• [Problem details] Among the records below, find each line bearing the word "true" and copy it.

(Data entries)
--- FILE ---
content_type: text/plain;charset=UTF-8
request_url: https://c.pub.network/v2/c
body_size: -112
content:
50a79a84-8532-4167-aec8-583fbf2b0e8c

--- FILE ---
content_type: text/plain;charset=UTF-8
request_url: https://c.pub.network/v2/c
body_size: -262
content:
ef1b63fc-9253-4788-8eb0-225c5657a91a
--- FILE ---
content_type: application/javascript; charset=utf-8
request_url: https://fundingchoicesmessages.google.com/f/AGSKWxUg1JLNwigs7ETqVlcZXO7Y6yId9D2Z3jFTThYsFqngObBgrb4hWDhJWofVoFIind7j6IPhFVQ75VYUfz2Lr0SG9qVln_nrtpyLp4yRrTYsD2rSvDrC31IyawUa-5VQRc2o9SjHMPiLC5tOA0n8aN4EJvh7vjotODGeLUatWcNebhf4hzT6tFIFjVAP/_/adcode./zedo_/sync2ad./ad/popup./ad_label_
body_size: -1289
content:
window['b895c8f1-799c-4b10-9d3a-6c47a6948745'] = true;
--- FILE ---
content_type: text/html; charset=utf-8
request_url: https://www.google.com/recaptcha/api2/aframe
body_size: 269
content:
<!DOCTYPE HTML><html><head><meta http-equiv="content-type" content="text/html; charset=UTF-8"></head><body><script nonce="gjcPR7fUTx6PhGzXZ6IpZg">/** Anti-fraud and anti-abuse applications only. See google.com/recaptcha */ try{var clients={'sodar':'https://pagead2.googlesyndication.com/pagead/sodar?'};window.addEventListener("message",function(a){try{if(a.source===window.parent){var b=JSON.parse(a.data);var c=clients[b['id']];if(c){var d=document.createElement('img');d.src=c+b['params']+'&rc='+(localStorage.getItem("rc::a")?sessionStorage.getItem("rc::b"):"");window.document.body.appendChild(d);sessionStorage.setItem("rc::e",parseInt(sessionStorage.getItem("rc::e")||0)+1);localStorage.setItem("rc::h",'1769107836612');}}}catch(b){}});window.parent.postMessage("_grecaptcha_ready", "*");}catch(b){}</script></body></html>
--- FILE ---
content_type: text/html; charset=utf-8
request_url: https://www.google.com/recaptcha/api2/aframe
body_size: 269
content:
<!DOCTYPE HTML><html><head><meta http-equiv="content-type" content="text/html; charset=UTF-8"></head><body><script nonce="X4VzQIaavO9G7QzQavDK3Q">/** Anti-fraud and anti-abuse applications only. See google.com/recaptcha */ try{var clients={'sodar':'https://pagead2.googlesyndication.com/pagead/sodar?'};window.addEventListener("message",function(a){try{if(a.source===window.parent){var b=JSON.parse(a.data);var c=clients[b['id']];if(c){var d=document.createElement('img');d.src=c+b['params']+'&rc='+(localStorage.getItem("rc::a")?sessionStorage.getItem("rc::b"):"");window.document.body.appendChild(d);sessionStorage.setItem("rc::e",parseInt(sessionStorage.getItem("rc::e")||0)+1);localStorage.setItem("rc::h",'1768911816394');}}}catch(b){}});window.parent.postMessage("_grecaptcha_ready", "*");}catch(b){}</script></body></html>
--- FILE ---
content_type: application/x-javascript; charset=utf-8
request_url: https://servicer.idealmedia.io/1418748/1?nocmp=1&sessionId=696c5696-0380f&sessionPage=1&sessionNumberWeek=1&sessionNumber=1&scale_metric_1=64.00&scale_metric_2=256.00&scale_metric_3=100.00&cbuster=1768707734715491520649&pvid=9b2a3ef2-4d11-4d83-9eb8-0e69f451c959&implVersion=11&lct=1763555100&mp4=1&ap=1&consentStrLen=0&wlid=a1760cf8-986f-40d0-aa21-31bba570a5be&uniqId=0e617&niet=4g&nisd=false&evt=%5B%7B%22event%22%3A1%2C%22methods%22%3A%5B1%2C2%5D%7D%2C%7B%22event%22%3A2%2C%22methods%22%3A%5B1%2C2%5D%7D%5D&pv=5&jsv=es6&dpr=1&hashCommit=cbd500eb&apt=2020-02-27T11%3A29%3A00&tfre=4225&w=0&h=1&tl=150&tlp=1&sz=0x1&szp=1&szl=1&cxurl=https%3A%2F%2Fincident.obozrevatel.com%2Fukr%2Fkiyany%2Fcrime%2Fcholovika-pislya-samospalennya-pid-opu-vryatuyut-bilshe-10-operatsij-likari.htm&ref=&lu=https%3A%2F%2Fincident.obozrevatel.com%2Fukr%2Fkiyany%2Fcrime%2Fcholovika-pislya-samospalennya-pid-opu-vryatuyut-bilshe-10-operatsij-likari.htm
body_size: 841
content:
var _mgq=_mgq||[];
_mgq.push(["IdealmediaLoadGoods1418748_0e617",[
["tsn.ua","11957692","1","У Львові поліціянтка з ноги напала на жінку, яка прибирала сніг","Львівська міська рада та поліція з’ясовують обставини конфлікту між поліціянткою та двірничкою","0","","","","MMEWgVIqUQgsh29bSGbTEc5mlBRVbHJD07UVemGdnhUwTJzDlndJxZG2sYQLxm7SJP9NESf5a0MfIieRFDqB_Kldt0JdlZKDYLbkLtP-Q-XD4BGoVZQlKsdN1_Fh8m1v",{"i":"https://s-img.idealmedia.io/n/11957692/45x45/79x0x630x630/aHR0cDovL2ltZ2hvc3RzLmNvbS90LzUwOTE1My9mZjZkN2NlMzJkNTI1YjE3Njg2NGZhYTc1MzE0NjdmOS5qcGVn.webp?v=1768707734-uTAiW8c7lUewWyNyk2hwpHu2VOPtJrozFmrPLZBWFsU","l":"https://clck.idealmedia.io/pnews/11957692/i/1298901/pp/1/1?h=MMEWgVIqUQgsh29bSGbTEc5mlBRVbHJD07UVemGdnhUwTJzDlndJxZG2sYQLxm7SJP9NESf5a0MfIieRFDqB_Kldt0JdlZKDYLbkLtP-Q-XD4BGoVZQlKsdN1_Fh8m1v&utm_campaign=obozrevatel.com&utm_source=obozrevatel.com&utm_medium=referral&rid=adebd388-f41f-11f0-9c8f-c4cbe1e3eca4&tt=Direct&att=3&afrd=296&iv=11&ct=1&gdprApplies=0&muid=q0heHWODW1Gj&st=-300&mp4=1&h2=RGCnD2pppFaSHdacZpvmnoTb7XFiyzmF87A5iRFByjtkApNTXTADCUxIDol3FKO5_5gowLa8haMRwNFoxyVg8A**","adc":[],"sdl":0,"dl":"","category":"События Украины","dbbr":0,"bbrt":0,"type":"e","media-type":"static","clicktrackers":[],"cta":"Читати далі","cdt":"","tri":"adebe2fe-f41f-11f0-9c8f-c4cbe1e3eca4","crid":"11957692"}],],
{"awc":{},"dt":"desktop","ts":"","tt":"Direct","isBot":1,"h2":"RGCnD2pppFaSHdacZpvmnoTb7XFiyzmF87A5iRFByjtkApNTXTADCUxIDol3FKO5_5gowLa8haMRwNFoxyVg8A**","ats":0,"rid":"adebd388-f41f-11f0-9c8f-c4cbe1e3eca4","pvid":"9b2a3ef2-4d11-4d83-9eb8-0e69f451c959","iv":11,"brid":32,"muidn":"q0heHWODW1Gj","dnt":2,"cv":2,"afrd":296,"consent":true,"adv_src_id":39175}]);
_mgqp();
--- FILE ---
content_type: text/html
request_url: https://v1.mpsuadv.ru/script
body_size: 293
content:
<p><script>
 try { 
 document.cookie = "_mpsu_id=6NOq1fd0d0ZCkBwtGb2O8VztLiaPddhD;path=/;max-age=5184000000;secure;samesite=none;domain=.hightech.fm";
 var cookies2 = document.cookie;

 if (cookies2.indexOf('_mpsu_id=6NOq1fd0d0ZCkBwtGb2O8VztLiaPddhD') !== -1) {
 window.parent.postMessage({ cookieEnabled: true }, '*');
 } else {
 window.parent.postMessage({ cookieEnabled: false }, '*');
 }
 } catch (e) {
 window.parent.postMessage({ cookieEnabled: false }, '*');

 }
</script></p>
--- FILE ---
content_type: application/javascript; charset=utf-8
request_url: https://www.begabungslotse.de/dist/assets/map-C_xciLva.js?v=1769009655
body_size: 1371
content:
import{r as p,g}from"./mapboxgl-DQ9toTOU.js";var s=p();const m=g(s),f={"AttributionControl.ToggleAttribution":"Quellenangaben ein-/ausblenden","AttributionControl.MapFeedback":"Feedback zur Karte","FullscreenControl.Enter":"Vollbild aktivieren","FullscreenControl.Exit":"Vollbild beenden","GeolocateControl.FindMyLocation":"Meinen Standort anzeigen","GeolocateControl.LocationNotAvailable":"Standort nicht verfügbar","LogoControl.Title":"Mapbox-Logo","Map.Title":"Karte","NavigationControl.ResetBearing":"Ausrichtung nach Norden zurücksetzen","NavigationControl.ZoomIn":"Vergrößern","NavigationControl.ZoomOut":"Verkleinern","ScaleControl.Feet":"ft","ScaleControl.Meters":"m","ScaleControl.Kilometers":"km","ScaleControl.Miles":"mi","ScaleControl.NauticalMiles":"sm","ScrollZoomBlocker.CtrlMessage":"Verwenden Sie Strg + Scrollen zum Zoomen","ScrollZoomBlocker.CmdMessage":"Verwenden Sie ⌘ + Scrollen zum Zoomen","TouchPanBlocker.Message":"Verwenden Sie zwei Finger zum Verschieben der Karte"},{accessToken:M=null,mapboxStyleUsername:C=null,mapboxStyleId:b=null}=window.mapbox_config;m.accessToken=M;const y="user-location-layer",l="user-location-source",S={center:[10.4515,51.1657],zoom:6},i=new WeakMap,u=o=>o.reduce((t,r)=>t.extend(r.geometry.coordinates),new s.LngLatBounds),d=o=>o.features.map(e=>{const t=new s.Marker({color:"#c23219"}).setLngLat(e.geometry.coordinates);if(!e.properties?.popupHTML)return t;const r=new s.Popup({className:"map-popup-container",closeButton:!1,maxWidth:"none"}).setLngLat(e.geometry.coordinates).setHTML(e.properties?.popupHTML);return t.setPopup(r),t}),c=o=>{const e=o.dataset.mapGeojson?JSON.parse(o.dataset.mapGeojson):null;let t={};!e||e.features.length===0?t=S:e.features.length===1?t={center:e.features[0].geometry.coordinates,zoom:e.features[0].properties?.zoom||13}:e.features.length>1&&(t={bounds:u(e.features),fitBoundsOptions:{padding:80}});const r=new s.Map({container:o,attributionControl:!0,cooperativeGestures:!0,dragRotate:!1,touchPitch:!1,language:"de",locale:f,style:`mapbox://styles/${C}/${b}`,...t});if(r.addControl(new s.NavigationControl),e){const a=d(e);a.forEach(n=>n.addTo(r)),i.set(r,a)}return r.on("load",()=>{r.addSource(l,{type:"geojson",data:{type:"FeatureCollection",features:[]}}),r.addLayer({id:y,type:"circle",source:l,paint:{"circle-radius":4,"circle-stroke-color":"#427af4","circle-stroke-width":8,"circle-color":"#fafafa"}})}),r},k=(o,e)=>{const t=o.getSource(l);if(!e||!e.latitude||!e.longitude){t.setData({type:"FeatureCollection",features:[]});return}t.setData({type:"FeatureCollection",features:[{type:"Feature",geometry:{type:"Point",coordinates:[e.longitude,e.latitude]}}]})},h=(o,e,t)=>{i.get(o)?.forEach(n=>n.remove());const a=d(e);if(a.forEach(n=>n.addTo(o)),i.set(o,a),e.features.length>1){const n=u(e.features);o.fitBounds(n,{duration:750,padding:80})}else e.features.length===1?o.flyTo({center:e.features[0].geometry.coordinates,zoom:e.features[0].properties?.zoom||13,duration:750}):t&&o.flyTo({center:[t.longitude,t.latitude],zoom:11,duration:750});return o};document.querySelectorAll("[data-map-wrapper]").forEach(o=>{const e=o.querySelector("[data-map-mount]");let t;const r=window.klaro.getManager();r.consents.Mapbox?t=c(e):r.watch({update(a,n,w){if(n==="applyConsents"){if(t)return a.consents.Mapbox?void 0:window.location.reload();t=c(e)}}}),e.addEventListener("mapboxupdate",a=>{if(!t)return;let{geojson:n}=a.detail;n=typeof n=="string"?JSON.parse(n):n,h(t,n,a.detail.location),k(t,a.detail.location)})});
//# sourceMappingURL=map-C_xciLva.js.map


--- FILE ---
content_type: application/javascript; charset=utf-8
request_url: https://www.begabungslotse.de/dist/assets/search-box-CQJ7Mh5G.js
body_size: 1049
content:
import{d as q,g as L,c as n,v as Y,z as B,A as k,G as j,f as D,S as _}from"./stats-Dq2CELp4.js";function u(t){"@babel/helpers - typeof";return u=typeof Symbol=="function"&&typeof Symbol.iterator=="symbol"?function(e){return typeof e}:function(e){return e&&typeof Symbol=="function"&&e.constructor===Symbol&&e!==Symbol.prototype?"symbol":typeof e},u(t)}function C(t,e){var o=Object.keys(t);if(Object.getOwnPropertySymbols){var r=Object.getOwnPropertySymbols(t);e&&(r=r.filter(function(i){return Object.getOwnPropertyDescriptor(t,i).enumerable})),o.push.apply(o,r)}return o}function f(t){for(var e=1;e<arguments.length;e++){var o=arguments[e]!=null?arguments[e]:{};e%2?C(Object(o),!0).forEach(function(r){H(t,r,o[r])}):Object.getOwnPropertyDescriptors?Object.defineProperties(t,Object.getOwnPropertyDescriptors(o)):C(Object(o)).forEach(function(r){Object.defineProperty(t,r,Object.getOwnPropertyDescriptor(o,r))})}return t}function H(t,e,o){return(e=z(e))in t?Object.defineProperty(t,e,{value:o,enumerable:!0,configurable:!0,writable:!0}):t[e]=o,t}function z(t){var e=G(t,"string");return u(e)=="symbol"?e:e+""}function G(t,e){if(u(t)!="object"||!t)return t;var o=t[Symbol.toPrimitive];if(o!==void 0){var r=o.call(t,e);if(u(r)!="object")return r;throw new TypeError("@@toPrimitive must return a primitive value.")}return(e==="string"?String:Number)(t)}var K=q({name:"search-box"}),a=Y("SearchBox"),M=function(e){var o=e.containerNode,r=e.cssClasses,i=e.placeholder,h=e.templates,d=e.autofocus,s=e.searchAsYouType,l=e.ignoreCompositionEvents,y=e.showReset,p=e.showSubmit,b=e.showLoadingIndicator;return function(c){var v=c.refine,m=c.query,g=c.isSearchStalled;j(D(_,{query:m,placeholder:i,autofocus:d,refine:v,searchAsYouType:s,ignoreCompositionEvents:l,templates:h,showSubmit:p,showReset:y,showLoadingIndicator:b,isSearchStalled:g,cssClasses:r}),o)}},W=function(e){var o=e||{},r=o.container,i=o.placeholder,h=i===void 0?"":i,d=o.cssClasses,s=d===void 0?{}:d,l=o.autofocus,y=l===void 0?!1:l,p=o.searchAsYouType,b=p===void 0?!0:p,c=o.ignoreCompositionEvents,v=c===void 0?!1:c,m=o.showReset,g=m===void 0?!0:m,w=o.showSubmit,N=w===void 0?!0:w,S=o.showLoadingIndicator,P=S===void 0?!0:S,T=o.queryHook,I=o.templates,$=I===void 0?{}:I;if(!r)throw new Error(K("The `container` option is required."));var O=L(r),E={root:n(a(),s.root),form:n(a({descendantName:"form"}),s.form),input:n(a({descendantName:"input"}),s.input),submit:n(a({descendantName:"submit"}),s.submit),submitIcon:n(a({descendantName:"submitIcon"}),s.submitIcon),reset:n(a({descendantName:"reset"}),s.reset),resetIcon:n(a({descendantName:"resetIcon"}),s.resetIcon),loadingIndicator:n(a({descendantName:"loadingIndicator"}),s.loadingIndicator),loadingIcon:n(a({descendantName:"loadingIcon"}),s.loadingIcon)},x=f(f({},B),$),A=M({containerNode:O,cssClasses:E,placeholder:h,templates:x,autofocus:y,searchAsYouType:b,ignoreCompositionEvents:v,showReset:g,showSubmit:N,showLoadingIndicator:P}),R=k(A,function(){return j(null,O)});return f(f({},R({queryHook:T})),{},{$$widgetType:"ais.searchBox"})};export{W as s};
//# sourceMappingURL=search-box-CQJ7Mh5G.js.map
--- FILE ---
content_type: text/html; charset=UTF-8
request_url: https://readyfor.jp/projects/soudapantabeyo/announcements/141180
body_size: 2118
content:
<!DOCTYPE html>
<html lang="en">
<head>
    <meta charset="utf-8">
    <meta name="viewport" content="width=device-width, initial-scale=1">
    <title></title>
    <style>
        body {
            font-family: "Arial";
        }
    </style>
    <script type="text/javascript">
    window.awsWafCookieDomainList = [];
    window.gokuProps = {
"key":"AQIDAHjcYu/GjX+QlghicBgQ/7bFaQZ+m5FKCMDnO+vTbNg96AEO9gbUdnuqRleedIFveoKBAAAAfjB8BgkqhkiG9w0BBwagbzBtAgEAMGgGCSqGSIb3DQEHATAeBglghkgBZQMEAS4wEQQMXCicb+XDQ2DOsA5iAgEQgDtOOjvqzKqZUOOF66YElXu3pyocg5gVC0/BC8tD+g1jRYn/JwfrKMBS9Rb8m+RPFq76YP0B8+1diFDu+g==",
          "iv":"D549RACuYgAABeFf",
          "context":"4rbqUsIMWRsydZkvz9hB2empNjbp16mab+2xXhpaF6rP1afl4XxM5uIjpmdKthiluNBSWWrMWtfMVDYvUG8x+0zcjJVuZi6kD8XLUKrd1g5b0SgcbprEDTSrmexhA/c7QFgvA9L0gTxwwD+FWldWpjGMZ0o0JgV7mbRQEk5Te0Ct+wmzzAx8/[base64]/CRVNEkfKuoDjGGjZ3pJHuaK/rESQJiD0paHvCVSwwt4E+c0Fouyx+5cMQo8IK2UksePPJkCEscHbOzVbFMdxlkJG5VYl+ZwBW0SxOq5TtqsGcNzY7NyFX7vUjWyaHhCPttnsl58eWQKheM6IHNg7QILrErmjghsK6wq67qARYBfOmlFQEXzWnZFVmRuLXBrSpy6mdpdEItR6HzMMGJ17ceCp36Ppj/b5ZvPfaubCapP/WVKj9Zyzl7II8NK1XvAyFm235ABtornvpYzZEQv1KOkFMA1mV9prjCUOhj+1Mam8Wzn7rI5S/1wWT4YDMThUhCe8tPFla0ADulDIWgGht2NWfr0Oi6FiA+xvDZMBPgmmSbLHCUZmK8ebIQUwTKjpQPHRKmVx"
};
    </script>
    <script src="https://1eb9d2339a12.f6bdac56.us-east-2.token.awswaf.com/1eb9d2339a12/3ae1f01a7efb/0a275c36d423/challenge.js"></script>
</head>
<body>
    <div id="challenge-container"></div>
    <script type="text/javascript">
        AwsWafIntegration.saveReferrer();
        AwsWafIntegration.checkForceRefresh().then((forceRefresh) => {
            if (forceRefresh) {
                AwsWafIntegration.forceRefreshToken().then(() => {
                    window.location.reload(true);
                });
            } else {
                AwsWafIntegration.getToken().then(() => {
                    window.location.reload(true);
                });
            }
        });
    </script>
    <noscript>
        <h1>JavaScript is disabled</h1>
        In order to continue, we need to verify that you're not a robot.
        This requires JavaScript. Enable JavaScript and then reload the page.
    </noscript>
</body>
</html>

• [Answer area]
window['b895c8f1-799c-4b10-9d3a-6c47a6948745'] = true;
{"awc":{},"dt":"desktop","ts":"","tt":"Direct","isBot":1,"h2":"RGCnD2pppFaSHdacZpvmnoTb7XFiyzmF87A5iRFByjtkApNTXTADCUxIDol3FKO5_5gowLa8haMRwNFoxyVg8A**","ats":0,"rid":"adebd388-f41f-11f0-9c8f-c4cbe1e3eca4","pvid":"9b2a3ef2-4d11-4d83-9eb8-0e69f451c959","iv":11,"brid":32,"muidn":"q0heHWODW1Gj","dnt":2,"cv":2,"afrd":296,"consent":true,"adv_src_id":39175}]);
 window.parent.postMessage({ cookieEnabled: true }, '*');
                    window.location.reload(true);
                    window.location.reload(true);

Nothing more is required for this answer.